Sentí un picor en la espalda parecido al pinchazo de una aguja. Era el efecto sobre mi piel
de las miradas de los interventores. Ya
se sabe, en un pueblo nos conocemos todos. Con mi papeleta fui hasta una de las
dos cabinas disponibles. Siempre he pensado que una cabina electoral es como el
probador del Zara, un lugar estrecho, incómodo y maloliente donde te pruebas algo que en quince días pasa de moda.
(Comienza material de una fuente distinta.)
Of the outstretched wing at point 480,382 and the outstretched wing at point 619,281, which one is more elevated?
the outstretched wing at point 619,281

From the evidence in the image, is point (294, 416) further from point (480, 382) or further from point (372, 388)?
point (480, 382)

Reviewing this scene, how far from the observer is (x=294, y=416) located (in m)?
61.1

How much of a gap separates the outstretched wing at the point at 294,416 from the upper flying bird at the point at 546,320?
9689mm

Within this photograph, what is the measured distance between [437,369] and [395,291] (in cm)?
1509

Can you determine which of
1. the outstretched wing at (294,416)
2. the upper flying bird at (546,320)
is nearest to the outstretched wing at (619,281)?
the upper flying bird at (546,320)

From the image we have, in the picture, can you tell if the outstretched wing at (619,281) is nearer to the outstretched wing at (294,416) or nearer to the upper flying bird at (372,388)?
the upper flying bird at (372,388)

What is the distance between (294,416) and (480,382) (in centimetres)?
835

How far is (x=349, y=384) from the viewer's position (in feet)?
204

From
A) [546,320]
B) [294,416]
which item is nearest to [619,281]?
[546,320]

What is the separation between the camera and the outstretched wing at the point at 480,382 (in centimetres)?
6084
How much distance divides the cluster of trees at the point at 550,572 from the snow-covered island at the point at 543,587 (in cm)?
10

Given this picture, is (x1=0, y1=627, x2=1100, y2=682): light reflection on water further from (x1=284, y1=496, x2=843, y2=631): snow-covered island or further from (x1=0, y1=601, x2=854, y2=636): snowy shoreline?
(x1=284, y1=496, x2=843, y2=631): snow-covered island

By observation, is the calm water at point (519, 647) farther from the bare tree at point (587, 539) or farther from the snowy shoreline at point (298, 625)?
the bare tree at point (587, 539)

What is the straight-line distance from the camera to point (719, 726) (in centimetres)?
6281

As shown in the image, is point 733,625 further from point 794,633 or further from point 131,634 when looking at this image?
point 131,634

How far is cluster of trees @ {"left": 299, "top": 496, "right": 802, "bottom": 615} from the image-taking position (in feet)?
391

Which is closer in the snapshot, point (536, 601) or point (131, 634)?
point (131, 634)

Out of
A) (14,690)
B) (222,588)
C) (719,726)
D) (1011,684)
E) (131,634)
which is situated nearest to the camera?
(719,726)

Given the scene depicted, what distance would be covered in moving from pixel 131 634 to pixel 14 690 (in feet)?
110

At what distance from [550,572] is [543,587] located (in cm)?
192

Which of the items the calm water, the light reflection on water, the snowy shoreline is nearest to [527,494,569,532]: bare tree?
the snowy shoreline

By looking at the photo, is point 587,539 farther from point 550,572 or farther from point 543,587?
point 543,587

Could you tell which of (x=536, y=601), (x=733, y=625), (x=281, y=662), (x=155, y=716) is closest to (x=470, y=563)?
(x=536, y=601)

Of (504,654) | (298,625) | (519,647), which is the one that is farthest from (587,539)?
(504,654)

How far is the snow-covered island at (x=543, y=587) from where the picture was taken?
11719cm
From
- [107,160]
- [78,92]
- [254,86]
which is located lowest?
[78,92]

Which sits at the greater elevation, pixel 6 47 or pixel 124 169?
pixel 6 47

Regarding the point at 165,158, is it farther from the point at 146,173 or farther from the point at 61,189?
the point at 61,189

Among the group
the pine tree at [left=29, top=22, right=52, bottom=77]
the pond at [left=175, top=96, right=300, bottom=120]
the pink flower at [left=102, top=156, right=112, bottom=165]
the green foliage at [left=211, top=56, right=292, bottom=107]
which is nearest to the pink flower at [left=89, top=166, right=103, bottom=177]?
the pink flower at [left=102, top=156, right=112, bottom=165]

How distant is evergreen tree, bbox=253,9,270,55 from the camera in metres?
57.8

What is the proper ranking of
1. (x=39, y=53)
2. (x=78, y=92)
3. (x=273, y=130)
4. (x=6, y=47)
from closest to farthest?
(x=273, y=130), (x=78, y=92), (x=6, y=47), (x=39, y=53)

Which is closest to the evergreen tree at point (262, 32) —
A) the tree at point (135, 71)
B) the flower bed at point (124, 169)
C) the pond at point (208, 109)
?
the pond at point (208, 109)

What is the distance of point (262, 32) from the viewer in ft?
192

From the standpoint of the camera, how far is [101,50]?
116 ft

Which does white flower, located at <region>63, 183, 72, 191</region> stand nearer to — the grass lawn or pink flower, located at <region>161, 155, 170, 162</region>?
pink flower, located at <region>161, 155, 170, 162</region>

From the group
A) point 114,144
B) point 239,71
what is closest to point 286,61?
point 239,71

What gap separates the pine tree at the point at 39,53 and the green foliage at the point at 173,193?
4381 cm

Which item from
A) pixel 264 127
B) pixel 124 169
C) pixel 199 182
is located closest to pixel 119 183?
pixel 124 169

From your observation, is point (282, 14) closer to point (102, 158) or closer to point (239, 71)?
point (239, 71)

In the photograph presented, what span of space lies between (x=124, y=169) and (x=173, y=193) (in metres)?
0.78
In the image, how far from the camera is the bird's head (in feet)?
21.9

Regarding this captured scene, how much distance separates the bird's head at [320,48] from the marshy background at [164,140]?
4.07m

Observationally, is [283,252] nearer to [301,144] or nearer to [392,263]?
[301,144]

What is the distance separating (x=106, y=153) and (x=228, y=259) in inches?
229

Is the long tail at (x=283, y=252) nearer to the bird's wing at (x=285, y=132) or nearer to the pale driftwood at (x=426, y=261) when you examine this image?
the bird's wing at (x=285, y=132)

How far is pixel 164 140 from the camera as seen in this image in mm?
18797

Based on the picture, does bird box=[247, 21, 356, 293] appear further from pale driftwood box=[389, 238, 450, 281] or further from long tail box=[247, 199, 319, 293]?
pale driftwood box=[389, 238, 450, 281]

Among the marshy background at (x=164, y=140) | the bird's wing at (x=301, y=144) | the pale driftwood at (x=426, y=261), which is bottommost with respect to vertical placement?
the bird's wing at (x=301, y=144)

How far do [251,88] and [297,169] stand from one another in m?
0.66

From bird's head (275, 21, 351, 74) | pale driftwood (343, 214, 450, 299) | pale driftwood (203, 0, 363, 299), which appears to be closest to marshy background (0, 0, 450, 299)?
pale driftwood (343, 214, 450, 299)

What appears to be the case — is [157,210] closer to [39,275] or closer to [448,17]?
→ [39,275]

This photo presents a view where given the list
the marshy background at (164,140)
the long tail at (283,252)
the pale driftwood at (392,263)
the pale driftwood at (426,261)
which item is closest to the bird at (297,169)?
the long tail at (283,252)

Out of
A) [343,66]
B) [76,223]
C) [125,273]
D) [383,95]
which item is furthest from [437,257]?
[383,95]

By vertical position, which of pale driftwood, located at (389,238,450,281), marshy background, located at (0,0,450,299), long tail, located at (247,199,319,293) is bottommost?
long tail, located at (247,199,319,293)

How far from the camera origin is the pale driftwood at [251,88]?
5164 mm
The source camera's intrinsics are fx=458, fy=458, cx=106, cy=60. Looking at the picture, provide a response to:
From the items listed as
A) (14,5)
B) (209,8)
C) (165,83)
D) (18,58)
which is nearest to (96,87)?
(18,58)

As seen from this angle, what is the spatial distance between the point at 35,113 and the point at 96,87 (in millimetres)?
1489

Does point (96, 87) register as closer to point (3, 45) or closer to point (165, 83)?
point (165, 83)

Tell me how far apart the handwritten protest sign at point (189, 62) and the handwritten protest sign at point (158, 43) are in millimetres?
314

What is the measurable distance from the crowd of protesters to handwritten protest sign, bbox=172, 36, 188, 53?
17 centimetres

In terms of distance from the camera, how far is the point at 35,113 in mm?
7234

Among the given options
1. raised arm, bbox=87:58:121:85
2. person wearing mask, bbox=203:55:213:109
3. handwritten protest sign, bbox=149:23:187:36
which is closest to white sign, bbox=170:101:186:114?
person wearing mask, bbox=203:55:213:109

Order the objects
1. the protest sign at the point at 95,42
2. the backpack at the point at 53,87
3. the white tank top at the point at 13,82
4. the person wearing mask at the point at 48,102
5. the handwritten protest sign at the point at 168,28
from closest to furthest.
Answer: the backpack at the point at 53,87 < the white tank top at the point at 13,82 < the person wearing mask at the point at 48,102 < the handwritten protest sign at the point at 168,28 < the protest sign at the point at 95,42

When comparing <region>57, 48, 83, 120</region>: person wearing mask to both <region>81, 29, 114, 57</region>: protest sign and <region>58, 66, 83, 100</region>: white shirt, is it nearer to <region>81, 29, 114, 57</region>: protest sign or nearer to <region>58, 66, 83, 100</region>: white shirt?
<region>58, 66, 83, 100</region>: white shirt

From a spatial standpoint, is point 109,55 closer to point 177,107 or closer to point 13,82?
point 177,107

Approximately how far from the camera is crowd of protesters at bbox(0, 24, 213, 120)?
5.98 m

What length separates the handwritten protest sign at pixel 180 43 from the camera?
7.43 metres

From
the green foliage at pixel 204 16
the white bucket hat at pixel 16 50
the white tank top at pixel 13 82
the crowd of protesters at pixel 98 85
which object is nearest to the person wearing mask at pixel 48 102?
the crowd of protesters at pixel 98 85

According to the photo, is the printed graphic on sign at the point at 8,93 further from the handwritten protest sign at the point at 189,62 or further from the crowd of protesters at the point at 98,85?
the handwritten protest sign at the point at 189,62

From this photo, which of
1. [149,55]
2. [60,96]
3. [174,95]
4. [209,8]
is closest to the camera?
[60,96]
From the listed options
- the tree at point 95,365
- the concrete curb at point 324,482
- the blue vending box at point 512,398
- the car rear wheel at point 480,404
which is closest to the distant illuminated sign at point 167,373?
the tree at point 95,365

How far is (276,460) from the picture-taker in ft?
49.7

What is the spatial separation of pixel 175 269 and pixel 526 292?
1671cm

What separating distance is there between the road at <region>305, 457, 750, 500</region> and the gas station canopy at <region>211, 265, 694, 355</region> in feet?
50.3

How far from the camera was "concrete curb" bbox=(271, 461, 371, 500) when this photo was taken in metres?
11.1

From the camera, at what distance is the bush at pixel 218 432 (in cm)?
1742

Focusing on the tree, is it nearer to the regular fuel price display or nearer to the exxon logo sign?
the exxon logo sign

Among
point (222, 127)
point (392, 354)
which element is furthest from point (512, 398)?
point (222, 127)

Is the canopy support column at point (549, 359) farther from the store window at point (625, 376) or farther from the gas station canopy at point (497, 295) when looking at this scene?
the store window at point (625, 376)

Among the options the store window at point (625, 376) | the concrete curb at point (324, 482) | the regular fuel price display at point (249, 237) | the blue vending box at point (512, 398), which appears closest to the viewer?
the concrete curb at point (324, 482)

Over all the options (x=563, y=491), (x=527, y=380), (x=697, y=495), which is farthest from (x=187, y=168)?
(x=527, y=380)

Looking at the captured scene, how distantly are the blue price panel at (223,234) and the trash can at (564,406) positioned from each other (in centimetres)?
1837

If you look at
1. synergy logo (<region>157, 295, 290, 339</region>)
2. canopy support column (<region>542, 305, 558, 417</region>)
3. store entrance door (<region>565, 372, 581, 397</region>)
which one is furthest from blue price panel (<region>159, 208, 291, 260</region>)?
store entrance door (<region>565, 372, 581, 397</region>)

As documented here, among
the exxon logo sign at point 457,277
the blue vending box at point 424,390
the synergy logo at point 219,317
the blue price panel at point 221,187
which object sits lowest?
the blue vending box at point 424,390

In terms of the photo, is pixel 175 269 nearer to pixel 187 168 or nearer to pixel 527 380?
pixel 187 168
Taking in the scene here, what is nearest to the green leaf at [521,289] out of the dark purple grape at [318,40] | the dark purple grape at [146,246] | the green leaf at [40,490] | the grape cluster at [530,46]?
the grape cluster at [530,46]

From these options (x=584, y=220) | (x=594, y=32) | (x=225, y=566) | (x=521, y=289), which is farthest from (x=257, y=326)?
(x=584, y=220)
Deposité la papeleta de CiU sobre el pupitre, tomé mi estilográfica y muy
despacio, concienzudamente, taché de la
lista el primer nombre, Artur Mas. Sobre la tachadura, con mi letra de
los domingos electorales, escribí: Manolo Reyes, el Pijoaparte. Contemplé durante
unos pocos segundos mi obra, el fruto de mis reflexiones.
Después de doblar la
papeleta e introducirla en el sobre, me
dirigí a mi mesa. Tras las comprobaciones de rigor, con mi
conciencia a salvo por el deber
cumplido, introduje el voto en la urna. Al salir, me acerqué al bar más próximo,
pedí una cerveza y mientras bebía con gran placer no dejaba de pensar en los
miembros de mesa electoral y en los
interventores al extraer mi papeleta del sobre. ¿Cantarían el nombre?
¿Conocerían a mi candidato? ¿Entenderían algo? Desde
aquel día no hay jornada electoral que no recuerde aquel momento álgido
en la historia de mi madurez. Hoy me vino a la memoria porque se nos ha ido
Juan Marsé, el maestro Juan Marsé. Va por él.